Bertrand Delanoë écrit aux propriétaires pour les inciter à louer

Le maire de Paris va adresser à 20.000 propriétaires de logements vacants parisiens une lettre pour les inciter à les remettre en location par le biais d’une société d’économie mixte municipale, dans une ville qui compte plus de 100.000 demandeurs de logement social.

Paris va ainsi devenir la première commune à utiliser les possibilités ouvertes par la loi Borloo de cohésion sociale (janvier 2005), a expliqué à l’AFP Jean-Yves Mano, adjoint (PS) du maire de Paris chargé du logement.
Cette loi (art 118) autorise l’exploitation de fichiers fiscaux pour aider à résorber la vacance de logements.

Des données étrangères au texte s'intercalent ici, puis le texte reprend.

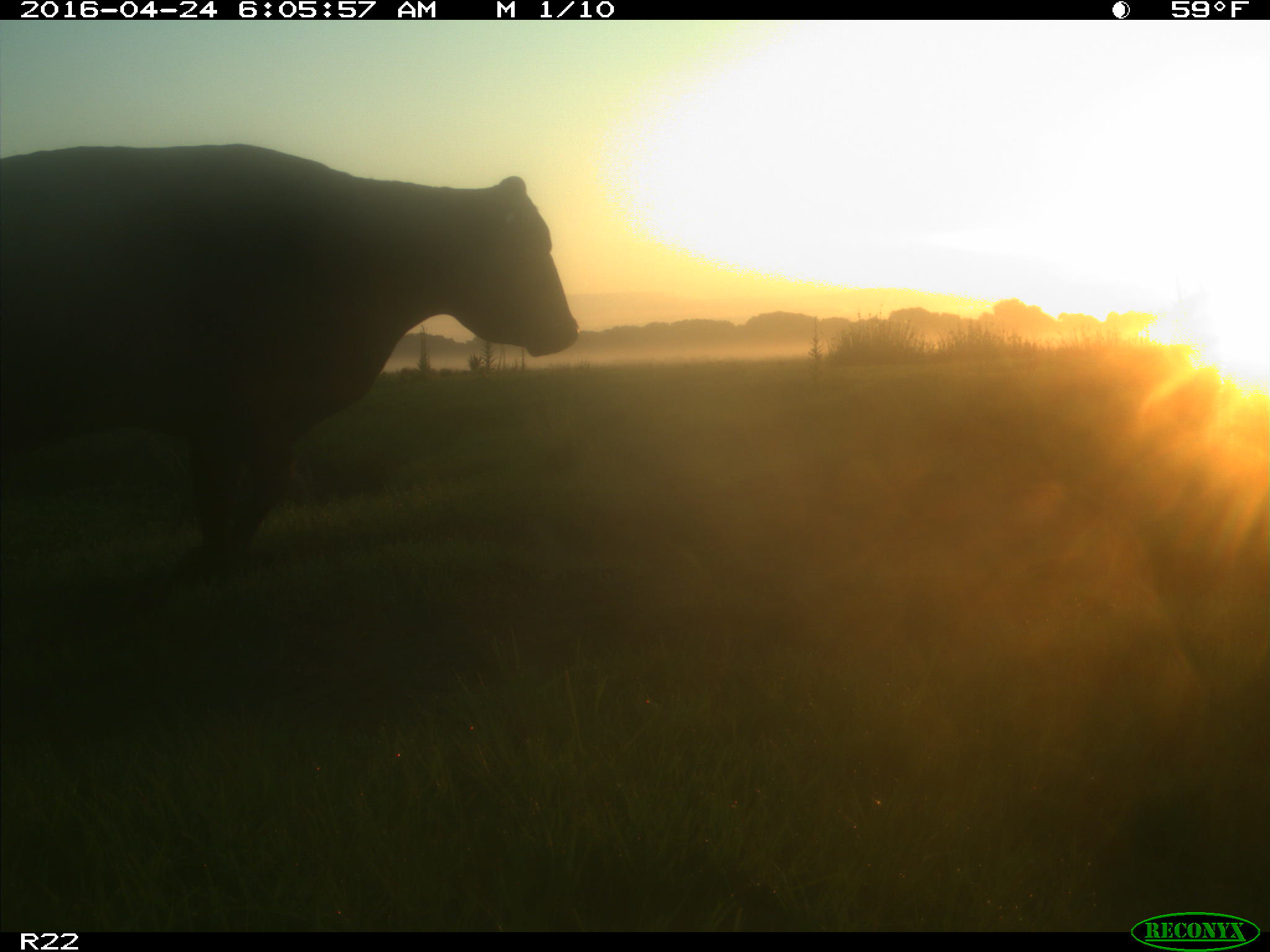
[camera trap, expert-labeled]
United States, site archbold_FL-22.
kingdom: Animalia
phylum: Chordata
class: Mammalia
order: Artiodactyla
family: Bovidae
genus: Bos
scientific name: Bos taurus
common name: domestic cow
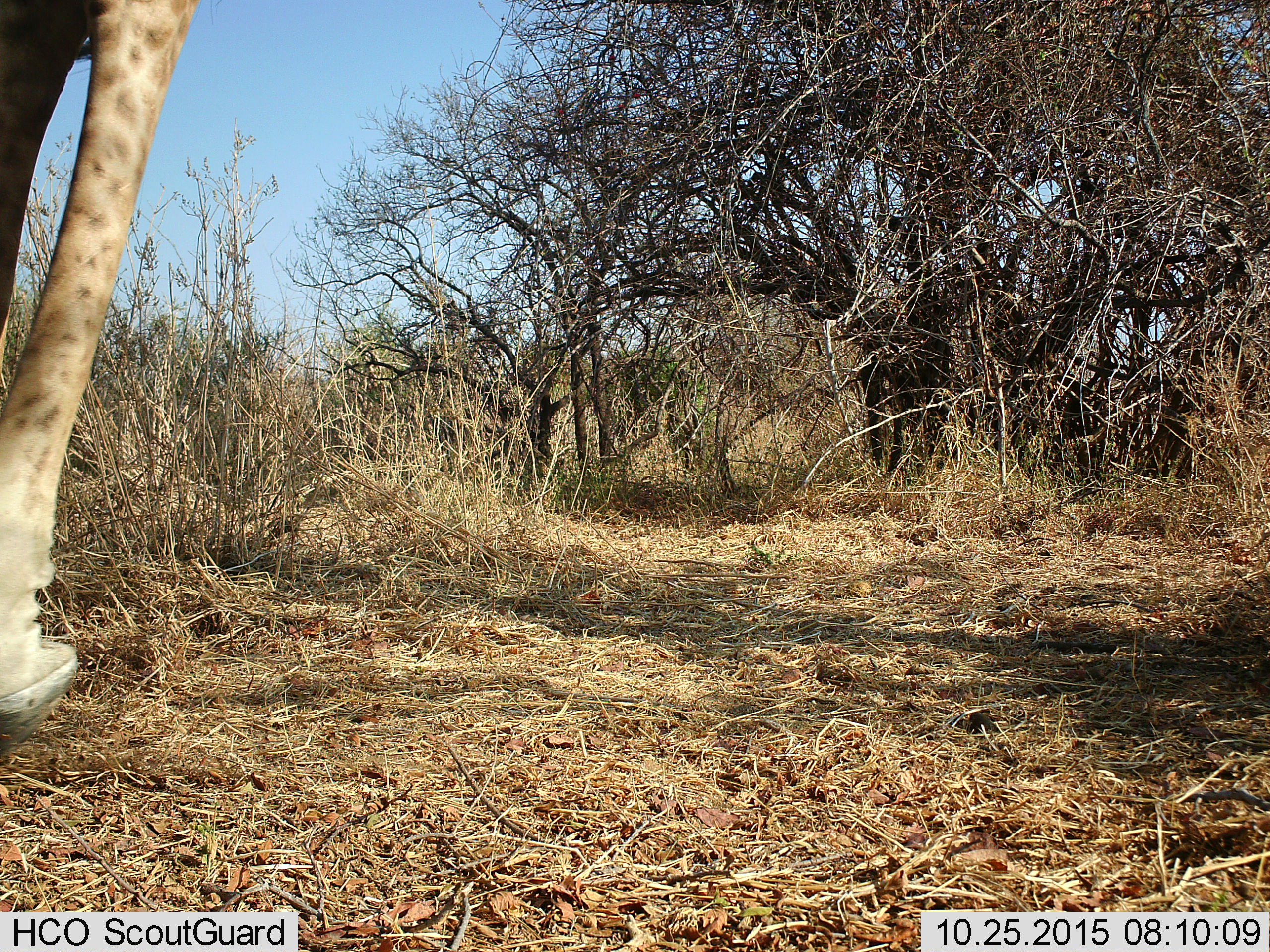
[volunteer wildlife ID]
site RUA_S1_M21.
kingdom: Animalia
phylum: Chordata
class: Mammalia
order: Artiodactyla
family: Giraffidae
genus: Giraffa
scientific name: Giraffa camelopardalis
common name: giraffe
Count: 1.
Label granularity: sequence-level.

La Ville de Paris, a précisé M. Mano, s’est vu autoriser par la CNIL (Commission nationale Informatique et Libertés) l’utilisation du fichier des propriétaires assujettis à la taxe sur les logements vacants. Elle peut donc ainsi les contacter directement.
C’est ce que va faire le maire dans les tout prochains jours, par une lettre dans laquelle il exposera les avantages proposés par la SIEMP (Société immobilière d’économie mixte de la Ville de Paris) aux propriétaires qui hésitent à louer leurs biens.

Parmi ces avantages: une palette d’aides à la rénovation des habitations, et des garanties contre les mauvais payeurs ou les dégradations. La SIEMP s’engage aussi à trouver des locataires et à les reloger si le propriétaire veut reprendre son appartement.
La SIEMP – présidée par René Dutrey, président du groupe Verts au Conseil de Paris – avait lancé il y a trois ans ce programme de « mobilisation de logements vacants », mais avec un très relatif succès: depuis 2002, elle n’a réussi à convaincre que quelque 450 propriétaires.
Mais, souligne M. Mano, c’est qu’elle ne pouvait pas les contacter directement. Elle devait se contenter de passer des encarts publicitaires à leur intention dans des journaux. A charge pour les propriétaires intéressés de contacter la SIEMP.
« Nous inversons le processus », a souligné M. Mano. Pour lui, si cette démarche volontariste permet de convaincre de 4 à 500 propriétaires par an, ce sera un succès.
Les logements, a précisé dans un communiqué la SIEMP, « sont destinés à des demandeurs inscrits au fichier de la ville, qui relève d’une catégorie de revenus intermédiaires » (jeunes diplômés, couple d’employés, fonctionnaires de police…).

Focus

Repères


L’initiative s’inscrit dans un contexte de crise aiguë du logement dans la capitale où le fichier des demandeurs d’habitations sociales a dépassé le cap des 100.000 familles.
Ce dossier est l’un des plus brûlants au sein de la majorité du Conseil de Paris. Il a fait notamment l’objet d’affrontements à l’automne entre les socialistes et leurs alliés Verts.